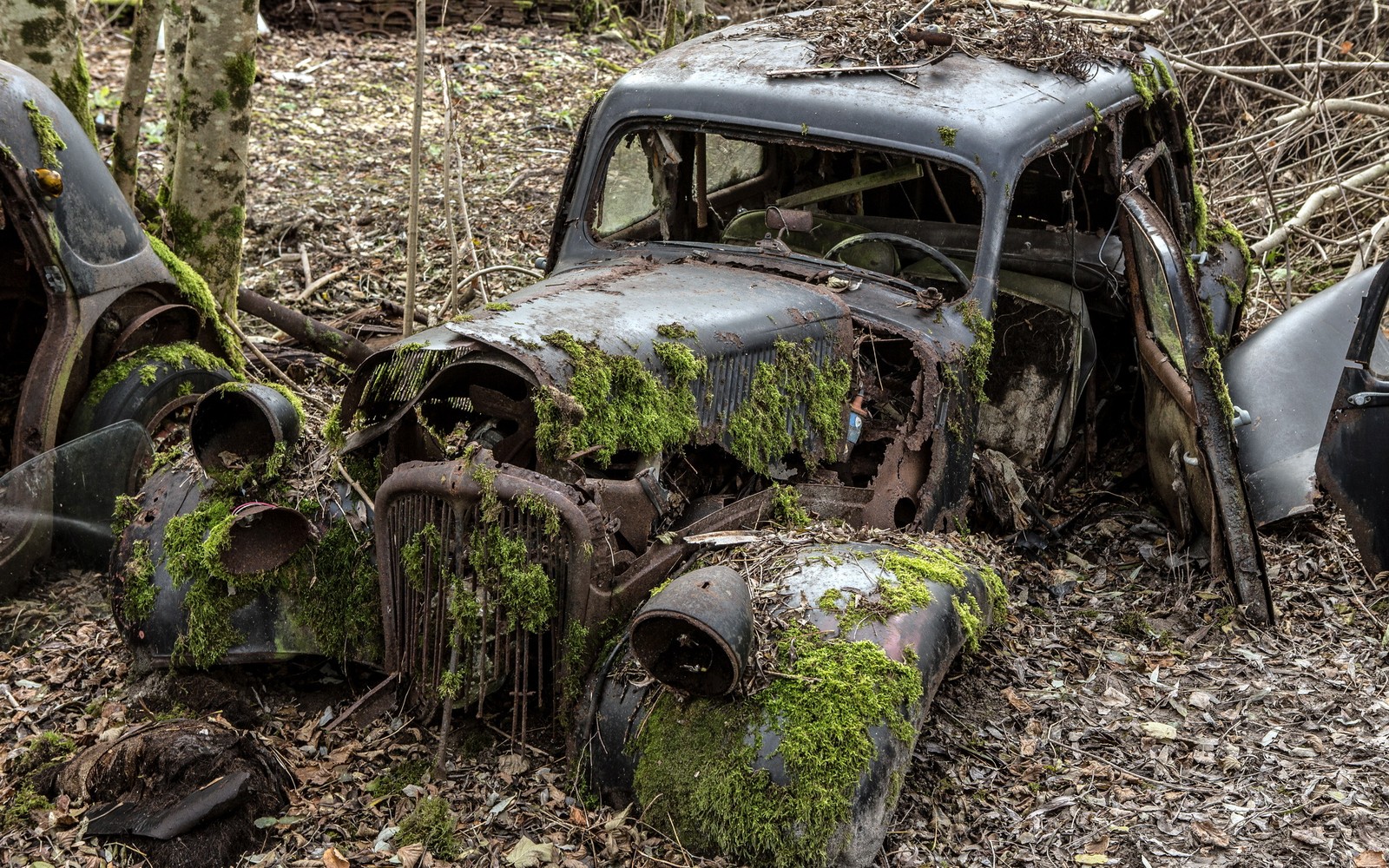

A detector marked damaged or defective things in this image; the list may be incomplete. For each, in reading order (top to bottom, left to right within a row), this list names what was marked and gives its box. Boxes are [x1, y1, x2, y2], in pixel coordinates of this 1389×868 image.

wrecked car body [0, 57, 237, 591]
rusty abandoned car [0, 61, 237, 600]
rusted metal drum shape [190, 383, 301, 477]
rusted metal drum shape [219, 500, 318, 575]
rusted metal drum shape [633, 561, 755, 697]
detached car door [1116, 187, 1272, 621]
detached car door [1311, 264, 1389, 575]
========================================
## DESCRIPTION OF THE TASK
Copy all of the items above, substituting "broken or faulty" for "damaged or defective" and leaving everything else unchanged. Omit the pictures.

## PROBLEM SOLUTION
A detector marked broken or faulty things in this image; the list may be incomplete. For each, in reading order (top to bottom, left to right within a row), this list names what was marked and gives its box. Boxes are [x1, y1, x2, y2], in pixel coordinates of this 1389×868 image.

wrecked car body [0, 57, 237, 591]
rusty abandoned car [0, 61, 237, 600]
rusted metal drum shape [190, 383, 301, 477]
rusted metal drum shape [219, 500, 318, 575]
rusted metal drum shape [633, 561, 755, 697]
detached car door [1116, 187, 1272, 621]
detached car door [1311, 264, 1389, 575]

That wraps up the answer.